8.02.2009
Anatomia de Gray
Não fui rever Two Lovers/ Duplo Amor pois passei a estar temporariamente distante das salas que o exibem, e também porque o filme sai em DVD no próximo dia 10 e a Amazon já lá tem a minha pré-encomenda. De qualquer forma tenho tido tempo para pensar nele (até involuntariamente), e apeteceu-me dar alguns exemplos daquilo que no post anterior designei por intemporalidade (aqui pela atemporalidade) no cinema de James Gray, pela capacidade deste cineasta de dar a sentir aquilo em que as personagens pensam num preciso momento sem que elas o verbalizem (no que constitui um dos elementos mais fascinantes e específicos das artes visuais), por último o seu respeito pela dignidade humana e o modo como esta pode ser preservada dos efeitos dramáticos fáceis.

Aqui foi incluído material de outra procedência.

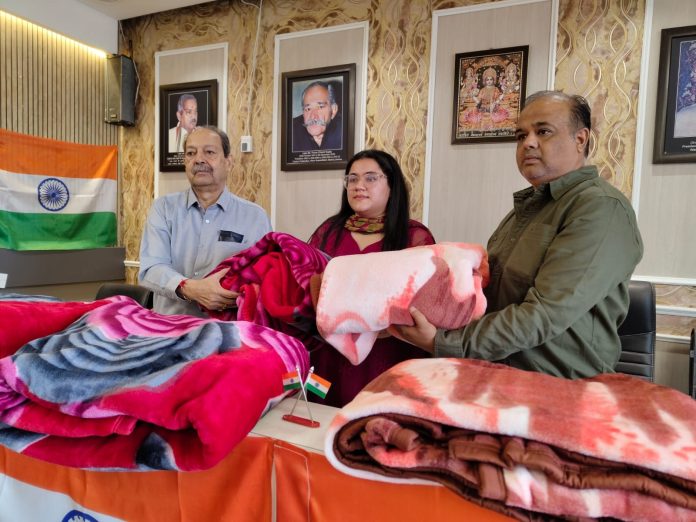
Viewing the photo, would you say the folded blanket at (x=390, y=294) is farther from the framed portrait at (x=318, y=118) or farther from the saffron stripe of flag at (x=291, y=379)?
the framed portrait at (x=318, y=118)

Exemplos: quando Leonard (Joaquin Phoenix) vai a uma discoteca de Manhattan com Michelle (Gwyneth Paltrow) e duas amigas dela, alguns rapazes monopolizam a pista de dança com as suas coreografias de breakdance. Isto leva-nos a pensar que o filme de Gray se situa nas décadas de 80 ou 90, algo que depois verificamos não ser verdade já que no Bar Mitzvah do irmão mais novo de Sandra Cohen (Vinessa Shaw) surge uma inscrição, salvo erro na capa de um livro, com data de 2008. Em outra cena cujo contexto não recordo em pormenor, alguém fala dos sentimentos de Sandra para com Leonard e o comentário é interrompido pelo toque de chamada no telemóvel deste, fazendo o espectador suspeitar tratar-se de Michelle. Mais importante é que quando alguém fala em Sandra nós percebemos que Leonard tem o pensamento noutra mulher. Mais tarde no filme, Leonard visita Michelle que se encontra a convalescer em casa. O encontro é interrompido por Ronald (Elias Koteas), sócio da firma de advogados para a qual Michelle trabalha, e que tem uma ligação extra-conjugal com esta. Leonard não tem outro recurso que esconder-se atrás da porta do quarto, situação já de si bastante vexatória. A humilhação poderia ser ainda maior caso o rapaz fosse descoberto (por exemplo, se o seu telemóvel viesse a tocar...). Mas James Gray poupa-o a essa situação, não hipotecando aquilo que importa realçar (que Michelle se mantém presa a outro homem) a um expediente dramático desnecessário. Two Lovers é o melhor filme estreado em Portugal depois do Gran Torino de Clint Eastwood.